Again, there’s nothing wrong with debunking—it can be necessary and important step towards a better, clearer understanding—but it only works inside of a relatively small community. Madrigal wonders if system makers have a responsibility to help users think about the system instead of making it transparent to them. The problem is that most people don’t know how to evaluate this transparency, and don’t trust, or have been taught not to trust anyone who claims to do so on their behalf.
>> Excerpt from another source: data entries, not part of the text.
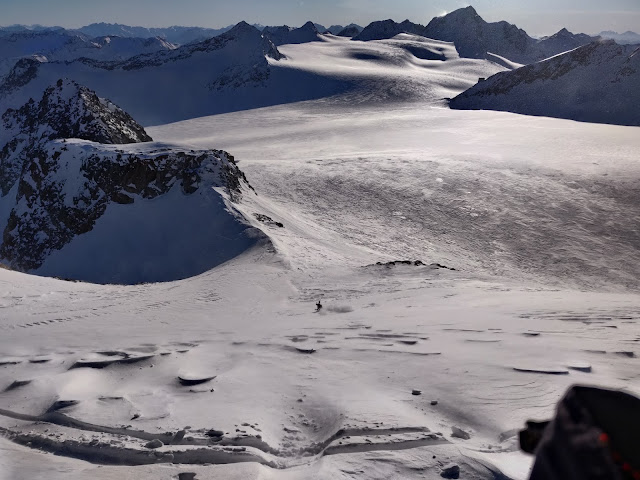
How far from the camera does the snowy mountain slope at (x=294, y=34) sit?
114062mm

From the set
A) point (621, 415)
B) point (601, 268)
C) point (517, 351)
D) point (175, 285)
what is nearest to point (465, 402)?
point (517, 351)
He also seems to believe that it is generally helpful to be skeptical of intermediaries like Facebook who act on our behalf. I want to argue against this commonsense wisdom—a general policy of trusting intermediaries is a stronger, and might be a more critical standpoint than skepticism. Madrigal even points to why this might be so:
People get so used to Facebook disappearing that when the company or the technology inevitable rears its head, they are appalled to find that they’ve been communicating on a tightly managed, for-profit system all along. Which is why, oddly, it might help Facebook to design in more signs of mediation, a little more chrome, a little less perfection.
Like all great scams, ideology relies on the mark feeling like they know the game, that they’ve got an edge. We’re not dupes, not like all the other sheep. Facebook introduces signs of profit-making to give us a sense of having figured out their game, not so that we can be critical of it, although we may also do that to some extent, but more to reassure us that we’re clever enough to have figured out the game. We might believe that we are successfully managing our individual usage of social media and this can be completely valid. But it blinds us to the fact that it doesn’t matter too much, and Facebook is acting on social life on a much broader level where we are powerless. Having the technical option to delete your account and manage your privacy preferences means very little if not using those tools is a condition of getting a job, an apartment or car insurance.
It’s possible that naivety is the stronger position here. Trusting Facebook, or at least feigning to trust might be a more critical stance. Monet did not reveal the enveloppe of light and air that distorts our perception by exposing the illusion as a fraud and trying to paint the true picture. It was by repeating the distorted picture over and over again. By painting the image of the haystacks “too literally,” reproducing the scene faithfully in different light conditions, we begin to see the operation of the distortion on our perception more clearly than simply denouncing it and trying to directly represent the truth.